* _TASKS TO CARRY OUT_
(1) Print the stretch from "Missing the angel" through "any fundraising round." in the DPIIT startup page.
(2) According to the DPIIT startup page, who manages the Fund of Funds for Startups?
(3) Can you rewrite the paragraph in the DPIIT startup page that begins "Confusing DPIIT recognition with Section 80IAC certification" as a short list that keeps its main facts?

* _TEXT PROVIDED_
BEGIN

Government Procurement Relaxation
DPIIT-recognised startups are eligible for relaxation in government procurement norms:
- Prior experience and turnover criteria relaxed: Government departments and PSUs can procure from startups without insisting on prior experience or minimum turnover requirements
- GeM (Government e-Marketplace): Startups can register as sellers on GeM and participate in government procurement
- EMD exemption: Certain tenders provide EMD (Earnest Money Deposit) exemption for DPIIT-recognised startups
Fund of Funds for Startups (FFS)
The Government of India has established a Fund of Funds for Startups (FFS) with a corpus of Rs 10,000 crore, managed by SIDBI. The FFS does not invest directly in startups but invests in SEBI-registered Alternative Investment Funds (AIFs), which in turn invest in startups. DPIIT recognition is a prerequisite for the startup to be eligible for investment from FFS-backed AIFs.
How Virtual Auditor Assists with DPIIT Recognition
Our process for obtaining DPIIT Startup Recognition is structured and comprehensive:
- Eligibility assessment: We evaluate whether the entity meets all four DPIIT criteria and advise on structuring the application
- Innovation narrative: We draft the business description highlighting the innovative aspects of the product/service, the problem being solved and the scalability potential
- Document compilation: We compile the Certificate of Incorporation, recommendation letters (if available) and supporting documents
- Portal filing: We file the application on the Startup India portal and track it until approval
- IMB application for Section 80IAC: For eligible startups, we file the separate application with the Inter-Ministerial Board for the income tax exemption
- Angel tax exemption filing: We file Form 2 with DPIIT for Section 56(2)(viib) exemption
- Valuation services: CA V. Viswanathan (IBBI/RV/03/2019/12333) provides registered valuer reports for share issuances, ensuring compliance with angel tax provisions
We integrate DPIIT recognition into our company registration workflow, so startups can apply for recognition immediately after incorporation.
Common Pitfalls in DPIIT Recognition Applications
Weak innovation description: Applications that describe the business without clearly articulating what is innovative or different about the product/service face rejection or queries. We draft innovation narratives that clearly differentiate the startup from existing solutions.
Confusing DPIIT recognition with Section 80IAC certification: DPIIT recognition is a prerequisite for the tax holiday, but the tax holiday requires a separate IMB certification. Many startups obtain DPIIT recognition but fail to apply for IMB certification, losing the tax benefit.
Missing the angel tax exemption filing: The Section 56(2)(viib) exemption requires filing Form 2 with DPIIT before issuing shares at a premium. Filing after the share issuance creates complications. We ensure the exemption is secured before any fundraising round.
Exceeding turnover or age limits: Once turnover exceeds Rs 100 crore or the entity is more than 10 years old, it loses startup status. Benefits already granted (like Section 80IAC for the chosen 3 years) continue, but no new benefits can be claimed.

END

* _SUPPLIED MATERIAL_
BEGIN

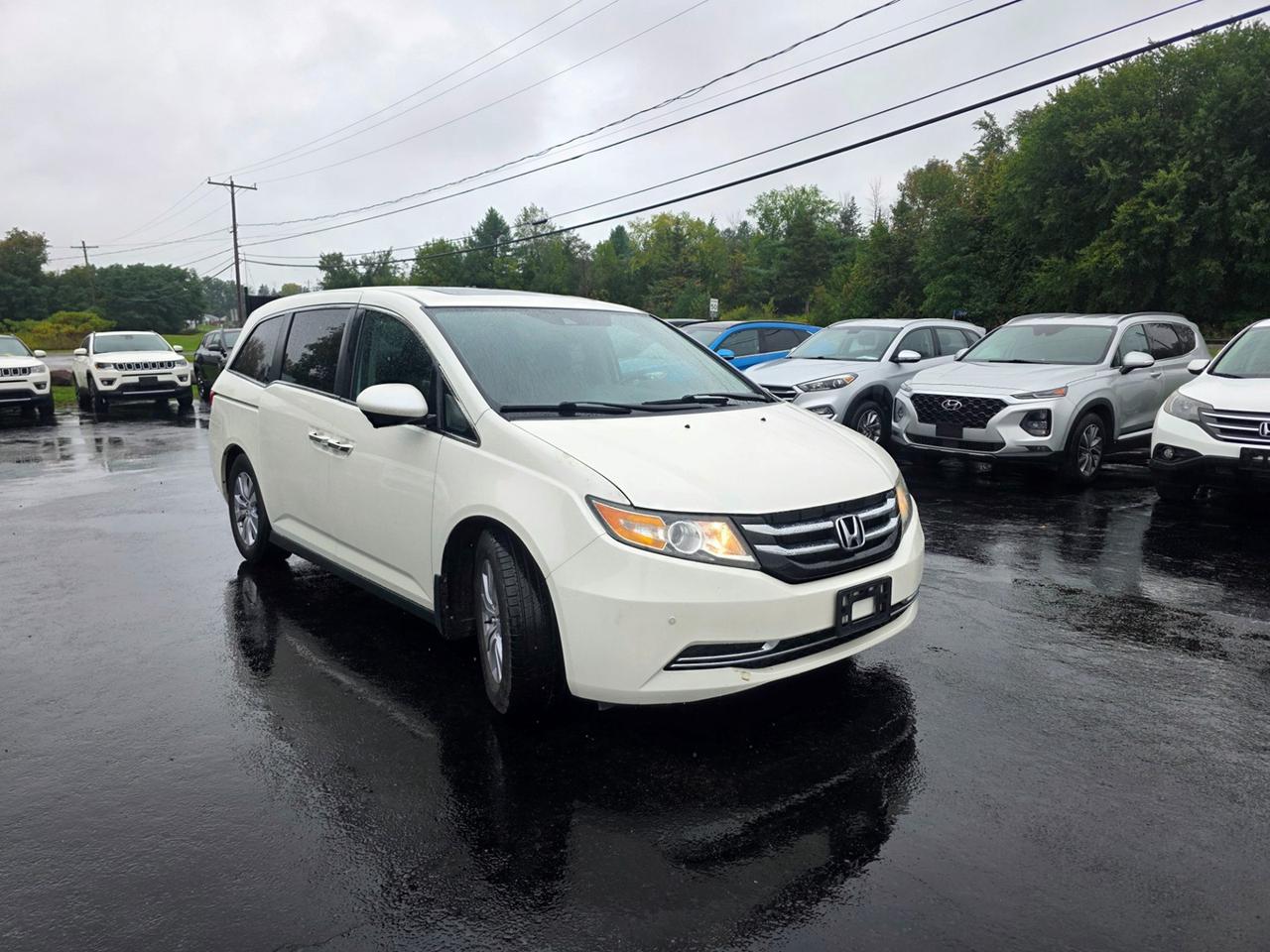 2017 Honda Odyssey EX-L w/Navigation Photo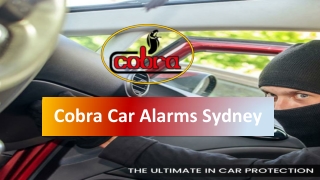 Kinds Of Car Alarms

END

* _TASK RESPONSES_
(1)
Missing the angel tax exemption filing: The Section 56(2)(viib) exemption requires filing Form 2 with DPIIT before issuing shares at a premium. Filing after the share issuance creates complications. We ensure the exemption is secured before any fundraising round.

(2) SIDBI manages the Fund of Funds for Startups.

(3)
- DPIIT recognition is a prerequisite for the tax holiday.
- The tax holiday also requires a separate IMB certification.
- Many startups get DPIIT recognition but never apply for IMB certification, so they lose the tax benefit.